AIM:
Please write out the material from the line containing "Time of clock at [312,18,536,308]: 10:10" through the line containing "Time of clock at [218,140,250,174]: 8:44", replacing "clock" with "timepiece" and changing nothing else. Give only those lines.

RECORDS FOR PROCESSING:
============================================================
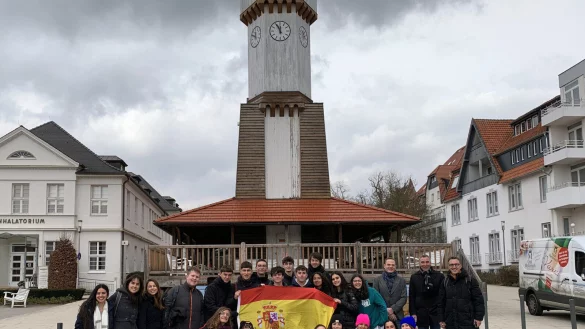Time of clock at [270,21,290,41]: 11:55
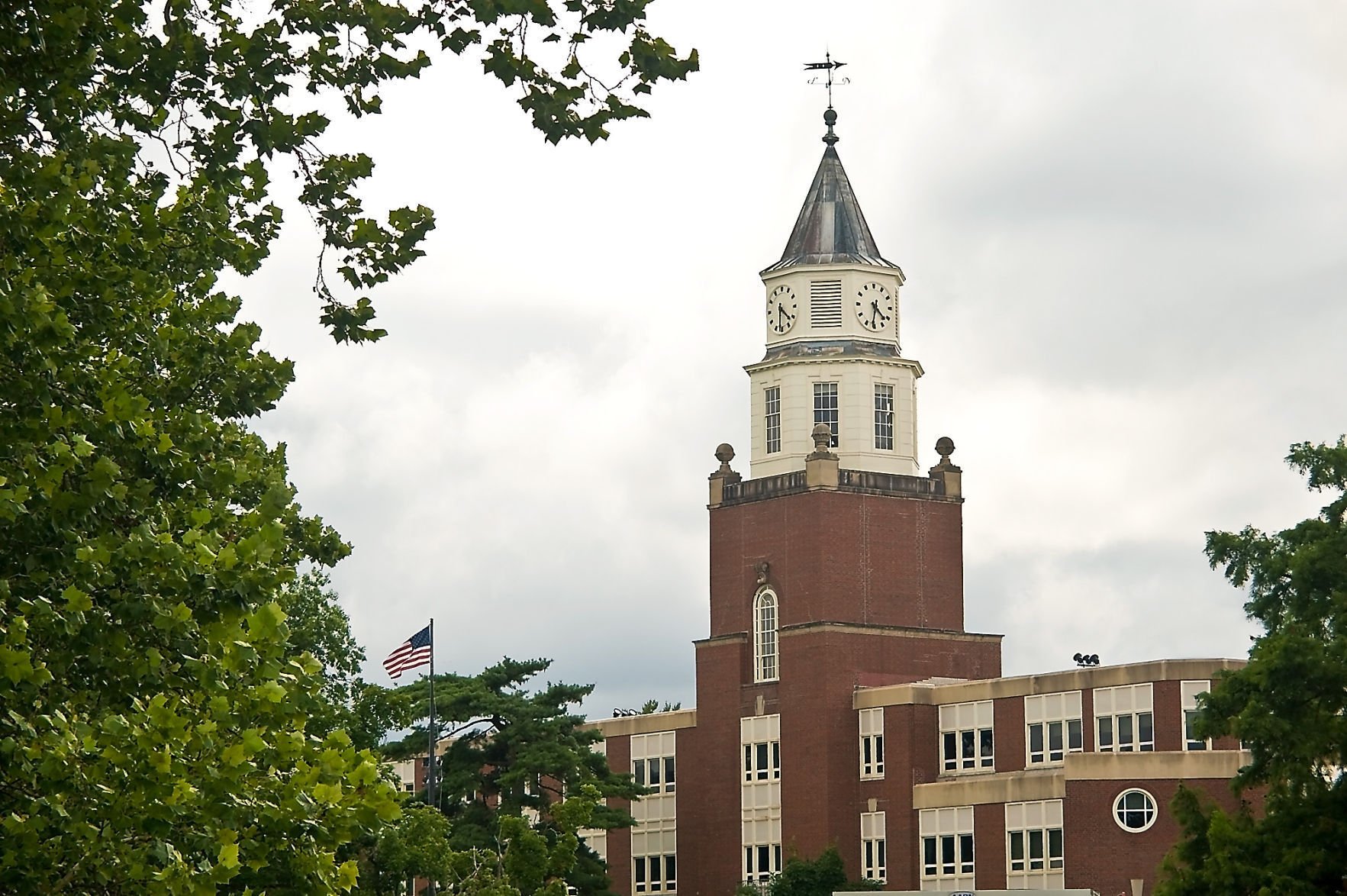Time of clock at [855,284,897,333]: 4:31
============================================================
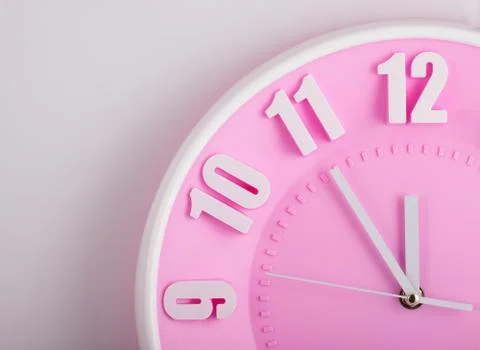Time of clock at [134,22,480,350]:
============================================================
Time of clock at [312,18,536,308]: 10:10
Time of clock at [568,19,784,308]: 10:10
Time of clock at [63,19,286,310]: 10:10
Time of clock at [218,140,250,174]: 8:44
============================================================
ANSWER TO THE TASK:
Time of timepiece at [312,18,536,308]: 10:10
Time of timepiece at [568,19,784,308]: 10:10
Time of timepiece at [63,19,286,310]: 10:10
Time of timepiece at [218,140,250,174]: 8:44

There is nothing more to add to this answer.